In this project a publicly available dataset is used to construct a linear regression model that predicts the value of one of the features (variables) in the dataset
Overview:
For this project proposal we chose to use data on insurance charges and different factors leading to these charges. The values included in this dataset are 7 different variables: Age, Bmi, sex, smoker, children, region, and charges. The age is a naturally a numerical value indicating the persons age, bmi is the body mass index which may indicate good/poor health in some cases, the sex and smoker variables are Boolean values, true or false for smoking (1 or 0) and male or female for the sex. Children is also a numerical value indicating the number of children the person has and there are 4 regions, northeast, southeast, southwest, and northwest. Finally, the ‘charges’ variable indicates the individual medical cost billed by the insurance company.
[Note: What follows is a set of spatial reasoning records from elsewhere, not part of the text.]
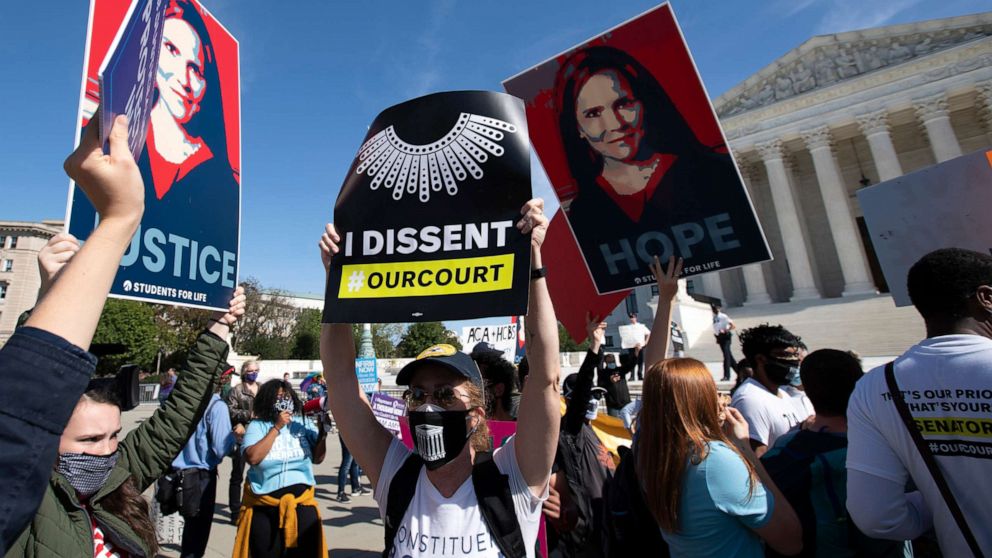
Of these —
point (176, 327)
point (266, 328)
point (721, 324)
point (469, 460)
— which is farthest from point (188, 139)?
point (266, 328)

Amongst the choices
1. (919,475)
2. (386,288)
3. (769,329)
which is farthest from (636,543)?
(769,329)

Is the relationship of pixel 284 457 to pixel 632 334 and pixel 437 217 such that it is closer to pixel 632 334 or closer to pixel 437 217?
pixel 437 217

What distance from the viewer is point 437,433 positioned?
1935 millimetres

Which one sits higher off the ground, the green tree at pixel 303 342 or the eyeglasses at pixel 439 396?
the green tree at pixel 303 342

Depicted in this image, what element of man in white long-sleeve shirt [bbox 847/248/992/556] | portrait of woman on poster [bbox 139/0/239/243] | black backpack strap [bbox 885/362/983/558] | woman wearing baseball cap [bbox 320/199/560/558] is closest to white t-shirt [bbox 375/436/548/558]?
woman wearing baseball cap [bbox 320/199/560/558]

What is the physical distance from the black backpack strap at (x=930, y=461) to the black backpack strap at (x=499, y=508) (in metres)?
1.48

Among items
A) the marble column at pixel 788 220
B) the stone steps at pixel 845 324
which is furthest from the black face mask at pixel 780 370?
the marble column at pixel 788 220

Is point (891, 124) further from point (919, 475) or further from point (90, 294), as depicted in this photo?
point (90, 294)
To construct the linear regression model, we will use the BMI variable and the age variable with the independent variable being charges to compare how each predictor is affected by those two variables. An AI program would use the BMI and age of a person and try to determine the charges that would be billed by the insurance company of that person.
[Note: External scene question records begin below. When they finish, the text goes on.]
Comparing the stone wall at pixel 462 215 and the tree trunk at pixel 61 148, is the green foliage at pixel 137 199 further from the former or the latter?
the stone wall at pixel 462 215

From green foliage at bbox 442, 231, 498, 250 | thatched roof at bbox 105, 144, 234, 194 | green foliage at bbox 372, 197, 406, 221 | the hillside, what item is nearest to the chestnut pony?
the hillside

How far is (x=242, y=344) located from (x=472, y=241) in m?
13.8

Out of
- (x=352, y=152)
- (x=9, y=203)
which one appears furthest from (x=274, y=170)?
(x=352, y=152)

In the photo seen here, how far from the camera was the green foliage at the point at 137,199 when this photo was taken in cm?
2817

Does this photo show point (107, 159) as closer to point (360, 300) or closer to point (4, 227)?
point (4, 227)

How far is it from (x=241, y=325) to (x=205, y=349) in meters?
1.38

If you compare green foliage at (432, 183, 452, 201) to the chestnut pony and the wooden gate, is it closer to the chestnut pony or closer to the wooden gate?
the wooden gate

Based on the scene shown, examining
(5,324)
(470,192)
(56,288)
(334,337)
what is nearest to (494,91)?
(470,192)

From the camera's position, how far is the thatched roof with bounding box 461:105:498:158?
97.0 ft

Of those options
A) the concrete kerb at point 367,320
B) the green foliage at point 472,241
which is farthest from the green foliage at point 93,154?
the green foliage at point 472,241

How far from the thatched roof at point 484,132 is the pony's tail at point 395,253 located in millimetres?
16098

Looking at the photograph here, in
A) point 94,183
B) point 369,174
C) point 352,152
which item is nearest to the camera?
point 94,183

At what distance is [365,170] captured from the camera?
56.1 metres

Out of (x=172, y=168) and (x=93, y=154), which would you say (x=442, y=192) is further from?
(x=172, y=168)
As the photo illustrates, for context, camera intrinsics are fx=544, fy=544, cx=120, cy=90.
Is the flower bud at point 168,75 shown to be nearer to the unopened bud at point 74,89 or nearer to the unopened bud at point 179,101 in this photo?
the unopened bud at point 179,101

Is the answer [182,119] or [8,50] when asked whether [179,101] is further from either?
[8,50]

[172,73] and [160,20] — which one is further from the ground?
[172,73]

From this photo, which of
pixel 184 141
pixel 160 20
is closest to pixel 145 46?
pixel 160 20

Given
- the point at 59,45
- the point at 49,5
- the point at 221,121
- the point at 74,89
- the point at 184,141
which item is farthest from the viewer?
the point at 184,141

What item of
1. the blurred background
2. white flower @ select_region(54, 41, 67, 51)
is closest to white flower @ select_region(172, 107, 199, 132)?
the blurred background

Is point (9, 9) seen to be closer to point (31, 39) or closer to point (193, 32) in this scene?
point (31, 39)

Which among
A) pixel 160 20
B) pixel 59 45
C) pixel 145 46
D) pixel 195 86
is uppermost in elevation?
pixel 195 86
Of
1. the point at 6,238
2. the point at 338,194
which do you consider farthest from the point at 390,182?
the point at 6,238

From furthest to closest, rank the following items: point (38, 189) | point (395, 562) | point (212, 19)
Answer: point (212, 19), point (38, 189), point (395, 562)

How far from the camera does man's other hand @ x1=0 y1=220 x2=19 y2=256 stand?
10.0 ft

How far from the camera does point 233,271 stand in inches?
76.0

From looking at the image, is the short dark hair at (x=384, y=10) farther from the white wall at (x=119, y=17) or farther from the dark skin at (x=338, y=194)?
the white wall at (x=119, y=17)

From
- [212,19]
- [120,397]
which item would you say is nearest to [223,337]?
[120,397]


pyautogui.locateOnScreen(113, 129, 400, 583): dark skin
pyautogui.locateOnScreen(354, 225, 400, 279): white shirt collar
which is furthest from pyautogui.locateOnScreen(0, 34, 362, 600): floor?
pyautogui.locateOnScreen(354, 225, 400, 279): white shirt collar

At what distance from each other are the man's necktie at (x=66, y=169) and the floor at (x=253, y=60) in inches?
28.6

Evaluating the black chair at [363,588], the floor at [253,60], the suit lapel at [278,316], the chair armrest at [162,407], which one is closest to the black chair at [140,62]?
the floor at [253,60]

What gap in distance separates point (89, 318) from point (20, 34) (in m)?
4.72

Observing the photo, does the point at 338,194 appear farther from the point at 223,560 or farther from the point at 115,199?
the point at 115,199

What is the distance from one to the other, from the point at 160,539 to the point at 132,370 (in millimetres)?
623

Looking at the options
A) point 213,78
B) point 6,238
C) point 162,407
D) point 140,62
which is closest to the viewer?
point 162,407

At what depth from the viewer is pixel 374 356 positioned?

The database name: Medical Cost Personal Dataset
The source: https://www.kaggle.com/mirichoi0218/insurance/version/1
Output variable: Charges billed by insurance company
Predictors: BMI and age of the person
Age versus charges
Looking at this scatterplot we see three distinct linear relationships, which is not exactly what we expected. However, for each of these three distinct “sections” we can see that there is a linear relationship between the age and charges, and as the age increases the charges increase, so it’s a positive correlation. This is actually an interesting result because it shows that even though the age is a factor, there are other important factors as well, which leads to this divide between the three distinct sections.
BMI versus charges
Even though the results for the two scatterplots weren’t exactly what we were expecting, they still showed us some very interesting and useful relationships between the predictors and the output variable. Since we used numerical values, we also didn’t need to create any dummy variables.